* Start *

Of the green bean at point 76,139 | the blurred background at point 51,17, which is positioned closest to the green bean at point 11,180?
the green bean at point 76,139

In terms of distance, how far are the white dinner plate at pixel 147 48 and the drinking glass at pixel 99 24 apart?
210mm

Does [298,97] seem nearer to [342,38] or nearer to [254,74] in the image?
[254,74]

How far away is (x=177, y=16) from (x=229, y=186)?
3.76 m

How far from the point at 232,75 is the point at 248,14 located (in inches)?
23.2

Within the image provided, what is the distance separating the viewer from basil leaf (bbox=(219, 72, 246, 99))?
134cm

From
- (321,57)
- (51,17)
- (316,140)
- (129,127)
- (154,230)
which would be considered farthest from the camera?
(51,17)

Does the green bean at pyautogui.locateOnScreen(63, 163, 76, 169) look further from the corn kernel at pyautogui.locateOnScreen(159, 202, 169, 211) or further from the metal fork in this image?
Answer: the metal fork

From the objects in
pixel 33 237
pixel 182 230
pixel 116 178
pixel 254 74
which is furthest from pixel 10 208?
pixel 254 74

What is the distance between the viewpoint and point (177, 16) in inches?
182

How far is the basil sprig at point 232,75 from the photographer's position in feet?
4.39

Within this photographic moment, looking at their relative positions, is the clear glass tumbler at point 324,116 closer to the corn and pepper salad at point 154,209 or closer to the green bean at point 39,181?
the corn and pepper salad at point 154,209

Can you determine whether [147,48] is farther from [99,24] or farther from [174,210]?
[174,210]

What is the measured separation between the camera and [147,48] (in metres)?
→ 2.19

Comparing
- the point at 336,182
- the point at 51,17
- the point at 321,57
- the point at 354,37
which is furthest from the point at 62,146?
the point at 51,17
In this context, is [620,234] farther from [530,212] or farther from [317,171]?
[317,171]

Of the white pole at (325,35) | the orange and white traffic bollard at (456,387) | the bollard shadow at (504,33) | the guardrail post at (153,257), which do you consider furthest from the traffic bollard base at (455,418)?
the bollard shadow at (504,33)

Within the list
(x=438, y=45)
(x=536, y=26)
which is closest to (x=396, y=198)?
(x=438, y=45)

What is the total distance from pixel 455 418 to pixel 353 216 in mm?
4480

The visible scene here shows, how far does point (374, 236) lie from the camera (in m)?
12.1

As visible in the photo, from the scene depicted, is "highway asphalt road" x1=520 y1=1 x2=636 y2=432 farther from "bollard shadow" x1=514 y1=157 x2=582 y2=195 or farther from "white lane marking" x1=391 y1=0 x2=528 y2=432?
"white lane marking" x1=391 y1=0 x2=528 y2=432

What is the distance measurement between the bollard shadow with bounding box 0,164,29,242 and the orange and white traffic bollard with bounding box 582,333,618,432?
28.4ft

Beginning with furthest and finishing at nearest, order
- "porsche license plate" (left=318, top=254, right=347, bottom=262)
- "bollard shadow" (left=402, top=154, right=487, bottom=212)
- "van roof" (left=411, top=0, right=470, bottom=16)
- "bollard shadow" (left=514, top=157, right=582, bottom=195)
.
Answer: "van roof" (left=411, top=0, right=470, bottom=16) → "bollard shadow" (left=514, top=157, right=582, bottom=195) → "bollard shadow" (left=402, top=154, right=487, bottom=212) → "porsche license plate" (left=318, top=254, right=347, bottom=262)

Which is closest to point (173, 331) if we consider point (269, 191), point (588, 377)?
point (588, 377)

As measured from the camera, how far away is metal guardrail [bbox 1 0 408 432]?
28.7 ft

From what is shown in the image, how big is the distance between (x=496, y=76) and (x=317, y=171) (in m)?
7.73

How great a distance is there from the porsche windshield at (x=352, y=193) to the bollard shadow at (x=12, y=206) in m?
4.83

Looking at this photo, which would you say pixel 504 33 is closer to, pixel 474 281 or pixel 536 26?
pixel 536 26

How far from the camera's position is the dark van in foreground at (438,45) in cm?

* End *

Task brief: Every entry should be printed again exactly as it stands.

Exercise output:
Of the green bean at point 76,139 | the blurred background at point 51,17, which is positioned closest to the green bean at point 11,180?
the green bean at point 76,139

In terms of distance, how far are the white dinner plate at pixel 147 48 and the drinking glass at pixel 99 24 apart?
210mm

Does [298,97] seem nearer to [342,38] or nearer to [254,74] in the image?
[254,74]

How far away is (x=177, y=16) from (x=229, y=186)?
3.76 m

How far from the point at 232,75 is the point at 248,14 located (in inches)?
23.2

Within the image provided, what is the distance separating the viewer from basil leaf (bbox=(219, 72, 246, 99))?
134cm

From
- (321,57)
- (51,17)
- (316,140)
- (129,127)
- (154,230)
which would be considered farthest from the camera?
(51,17)

Does the green bean at pyautogui.locateOnScreen(63, 163, 76, 169) look further from the corn kernel at pyautogui.locateOnScreen(159, 202, 169, 211) or further from the metal fork in this image?
Answer: the metal fork

From the objects in
pixel 33 237
pixel 182 230
pixel 116 178
pixel 254 74
which is furthest from pixel 10 208?
pixel 254 74

What is the distance between the viewpoint and point (177, 16) in inches?
182

How far is the basil sprig at point 232,75 from the photographer's position in feet?
4.39

Within this photographic moment, looking at their relative positions, is the clear glass tumbler at point 324,116 closer to the corn and pepper salad at point 154,209 or closer to the green bean at point 39,181?
the corn and pepper salad at point 154,209

Can you determine whether [147,48] is farther from [99,24] or farther from [174,210]?
[174,210]

What is the measured separation between the camera and [147,48] (in metres)?
→ 2.19

Comparing
- the point at 336,182
- the point at 51,17
- the point at 321,57
- the point at 354,37
which is furthest from the point at 62,146?
the point at 51,17
In this context, is [620,234] farther from [530,212] or farther from [317,171]?
[317,171]

Of the white pole at (325,35) | the orange and white traffic bollard at (456,387) | the bollard shadow at (504,33) | the guardrail post at (153,257), which do you consider furthest from the traffic bollard base at (455,418)?
the bollard shadow at (504,33)

Within the list
(x=438, y=45)
(x=536, y=26)
which is closest to (x=396, y=198)?
(x=438, y=45)

What is the total distance from pixel 455 418 to pixel 353 216 in mm?
4480

The visible scene here shows, how far does point (374, 236) lie from the camera (in m)?
12.1

As visible in the photo, from the scene depicted, is "highway asphalt road" x1=520 y1=1 x2=636 y2=432 farther from "bollard shadow" x1=514 y1=157 x2=582 y2=195 or farther from "white lane marking" x1=391 y1=0 x2=528 y2=432?
"white lane marking" x1=391 y1=0 x2=528 y2=432

What is the distance measurement between the bollard shadow with bounding box 0,164,29,242 and the orange and white traffic bollard with bounding box 582,333,618,432?
28.4ft

Beginning with furthest and finishing at nearest, order
- "porsche license plate" (left=318, top=254, right=347, bottom=262)
- "bollard shadow" (left=402, top=154, right=487, bottom=212)
- "van roof" (left=411, top=0, right=470, bottom=16)
- "bollard shadow" (left=514, top=157, right=582, bottom=195)
.
Answer: "van roof" (left=411, top=0, right=470, bottom=16) → "bollard shadow" (left=514, top=157, right=582, bottom=195) → "bollard shadow" (left=402, top=154, right=487, bottom=212) → "porsche license plate" (left=318, top=254, right=347, bottom=262)

Which is closest to point (173, 331) if we consider point (269, 191), point (588, 377)?
point (588, 377)

As measured from the camera, how far away is metal guardrail [bbox 1 0 408 432]?
28.7 ft

From what is shown in the image, how big is the distance between (x=496, y=76) and (x=317, y=171) (in m)?
7.73

How great a distance is there from the porsche windshield at (x=352, y=193) to the bollard shadow at (x=12, y=206) in m?
4.83

Looking at this photo, which would you say pixel 504 33 is closer to, pixel 474 281 or pixel 536 26?
pixel 536 26

How far from the camera's position is the dark van in foreground at (438,45) in cm?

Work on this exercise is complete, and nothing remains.